John Krauss Awarded Sagamore of the Wabash and Other Honors


John KraussRetiring IU Public Policy Institute (PPI) Director John L. Krauss, ’76, received four high honors at a retirement celebration on Tuesday, including a Sagamore of the Wabash, the IUPUI Chancellor’s Medal and the inaugural John L. Krauss Award for Public Policy Innovation. Mayor Greg Ballard declared May 13 “John L. Krauss Day.”

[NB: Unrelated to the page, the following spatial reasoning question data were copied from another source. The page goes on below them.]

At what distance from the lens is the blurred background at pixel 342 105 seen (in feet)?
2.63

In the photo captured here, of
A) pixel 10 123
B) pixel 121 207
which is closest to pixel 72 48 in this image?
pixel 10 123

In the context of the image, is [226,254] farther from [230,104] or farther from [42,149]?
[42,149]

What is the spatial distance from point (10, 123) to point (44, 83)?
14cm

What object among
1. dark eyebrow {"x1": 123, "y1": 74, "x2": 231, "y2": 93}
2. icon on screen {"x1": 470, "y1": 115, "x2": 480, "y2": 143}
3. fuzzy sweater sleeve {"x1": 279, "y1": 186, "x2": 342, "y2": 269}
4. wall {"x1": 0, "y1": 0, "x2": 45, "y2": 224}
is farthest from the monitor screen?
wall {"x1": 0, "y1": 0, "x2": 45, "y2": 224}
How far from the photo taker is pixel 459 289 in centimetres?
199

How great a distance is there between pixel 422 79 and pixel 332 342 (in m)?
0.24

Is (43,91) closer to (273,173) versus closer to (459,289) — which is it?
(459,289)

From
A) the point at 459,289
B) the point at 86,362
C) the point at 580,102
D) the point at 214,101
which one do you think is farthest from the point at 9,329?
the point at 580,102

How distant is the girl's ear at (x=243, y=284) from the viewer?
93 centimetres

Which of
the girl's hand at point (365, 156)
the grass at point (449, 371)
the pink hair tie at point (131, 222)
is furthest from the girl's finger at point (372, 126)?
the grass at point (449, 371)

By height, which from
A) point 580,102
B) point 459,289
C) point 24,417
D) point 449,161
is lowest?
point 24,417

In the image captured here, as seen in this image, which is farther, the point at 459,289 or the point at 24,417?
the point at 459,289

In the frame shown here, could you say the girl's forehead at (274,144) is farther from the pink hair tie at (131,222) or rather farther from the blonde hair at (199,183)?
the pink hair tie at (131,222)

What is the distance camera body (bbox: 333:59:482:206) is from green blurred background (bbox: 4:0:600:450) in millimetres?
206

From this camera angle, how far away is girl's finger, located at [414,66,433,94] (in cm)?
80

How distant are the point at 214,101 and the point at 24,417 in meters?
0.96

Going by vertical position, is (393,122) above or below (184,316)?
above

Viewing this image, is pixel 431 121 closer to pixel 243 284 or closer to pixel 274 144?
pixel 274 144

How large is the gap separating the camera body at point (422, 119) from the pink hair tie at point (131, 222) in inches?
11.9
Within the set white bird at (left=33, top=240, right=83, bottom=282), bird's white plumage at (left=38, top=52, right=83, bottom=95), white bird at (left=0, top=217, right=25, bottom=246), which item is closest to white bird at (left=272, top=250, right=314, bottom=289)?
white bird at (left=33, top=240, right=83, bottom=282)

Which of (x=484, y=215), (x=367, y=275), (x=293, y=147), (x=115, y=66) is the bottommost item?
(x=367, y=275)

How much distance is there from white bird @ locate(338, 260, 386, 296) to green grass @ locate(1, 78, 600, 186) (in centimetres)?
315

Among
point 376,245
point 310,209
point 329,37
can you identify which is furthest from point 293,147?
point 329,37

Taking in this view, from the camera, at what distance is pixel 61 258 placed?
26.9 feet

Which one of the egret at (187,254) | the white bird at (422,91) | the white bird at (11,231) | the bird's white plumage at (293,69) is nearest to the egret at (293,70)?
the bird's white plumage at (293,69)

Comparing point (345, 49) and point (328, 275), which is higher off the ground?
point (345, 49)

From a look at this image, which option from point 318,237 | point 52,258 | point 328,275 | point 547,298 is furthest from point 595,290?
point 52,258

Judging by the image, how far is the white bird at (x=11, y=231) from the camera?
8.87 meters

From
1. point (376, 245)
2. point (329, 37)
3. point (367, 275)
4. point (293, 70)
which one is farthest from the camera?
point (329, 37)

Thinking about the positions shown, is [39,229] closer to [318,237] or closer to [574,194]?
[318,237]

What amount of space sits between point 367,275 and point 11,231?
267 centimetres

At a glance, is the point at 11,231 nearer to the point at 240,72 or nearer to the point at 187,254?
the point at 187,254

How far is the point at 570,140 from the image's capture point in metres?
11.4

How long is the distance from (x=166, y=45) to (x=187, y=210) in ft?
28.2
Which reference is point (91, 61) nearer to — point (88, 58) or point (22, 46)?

The honors recognize Krauss’ long history of public service to Indianapolis and Indiana, the impact he has had on the city and state, and his contributions to the development of sound public policy. Krauss served for two decades at the helm of PPI and nine years as deputy mayor during the Bill Hudnut administration. He also was executive director of the Greater Indianapolis Progress Committee under Hudnut and Mayor Richard Lugar.

Sen. Brandt Hershman, ’14,  presented the Sagamore of the Wabash, one of the state’s highest honors, to Krauss on behalf of Gov. Mike Pence,  ’86, who was out of town. IUPUI Chancellor Charles Bantz honored Krauss with the Chancellor’s Medal. Other speakers included Clay Robbins of the Lilly Endowment, Moira Carlstedt of the Indianapolis Neighborhood Housing Project, and PPI Senior Analyst Drew Klacik.

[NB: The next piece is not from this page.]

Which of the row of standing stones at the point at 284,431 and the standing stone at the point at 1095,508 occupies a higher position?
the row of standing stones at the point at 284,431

Retired Indiana Chief Justice Randy Shepard, who acted as emcee for the celebration, surprised Krauss by announcing that PPI and the School for Public and Environmental Affairs (SPEA) had decided to present the first John L. Krauss Award for Public Policy Innovation at the event. “How could the first recipient be anyone other than John Krauss?” asked Shepard, PPI’s Executive-in -Residence.

The John L. Krauss Award for Public Policy Innovation will be given annually to an individual for applied research or activities that create “real world” difference and help Indiana and its communities move forward. Honorees will be chosen by a committee of students, current and retired PPI staff, community members, and SPEA faculty. The winners will receive a cash award and an original piece of art.

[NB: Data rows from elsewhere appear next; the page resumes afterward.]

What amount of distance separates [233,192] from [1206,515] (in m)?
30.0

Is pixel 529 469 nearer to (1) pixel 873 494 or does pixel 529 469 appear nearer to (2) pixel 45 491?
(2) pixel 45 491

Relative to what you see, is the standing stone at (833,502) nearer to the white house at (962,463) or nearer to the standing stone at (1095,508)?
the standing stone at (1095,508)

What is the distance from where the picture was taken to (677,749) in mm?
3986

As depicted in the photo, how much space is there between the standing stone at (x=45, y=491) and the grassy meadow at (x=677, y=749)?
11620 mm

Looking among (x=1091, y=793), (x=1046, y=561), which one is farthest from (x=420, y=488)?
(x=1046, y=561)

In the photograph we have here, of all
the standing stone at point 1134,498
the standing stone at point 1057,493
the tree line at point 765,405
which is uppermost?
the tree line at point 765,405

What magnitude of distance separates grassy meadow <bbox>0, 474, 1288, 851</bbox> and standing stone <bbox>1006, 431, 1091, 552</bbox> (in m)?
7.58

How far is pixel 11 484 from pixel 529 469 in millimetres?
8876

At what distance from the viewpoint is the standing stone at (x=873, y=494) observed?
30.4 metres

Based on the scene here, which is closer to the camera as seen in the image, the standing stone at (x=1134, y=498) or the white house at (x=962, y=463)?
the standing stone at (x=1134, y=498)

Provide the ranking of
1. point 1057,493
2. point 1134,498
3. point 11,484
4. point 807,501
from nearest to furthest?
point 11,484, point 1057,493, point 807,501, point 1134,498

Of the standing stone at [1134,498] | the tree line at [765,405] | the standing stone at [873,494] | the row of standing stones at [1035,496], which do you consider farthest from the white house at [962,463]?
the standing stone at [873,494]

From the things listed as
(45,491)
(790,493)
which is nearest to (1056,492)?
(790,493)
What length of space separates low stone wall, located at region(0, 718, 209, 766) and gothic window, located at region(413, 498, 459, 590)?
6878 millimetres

Krauss will step down later this month, leaving an organization he helped create and that he has served for more than two decades. “With John at its helm, the IU Public Policy Institute published more than 1,000 reports, articles and briefs, addressing issues ranging from energy and the environment, traffic safety, gaming, housing, parks and more,” Shepard said. “Five governors, four mayors of Indianapolis and scores of other local officials and community leaders have relied on PPI.”

Krauss will continue to teach classes at the IU McKinney School of Law and work with the university part-time on projects, and he pledged to remain involved in his city and state.

IU and SPEA are conducting a search to replace Krauss as director of PPI.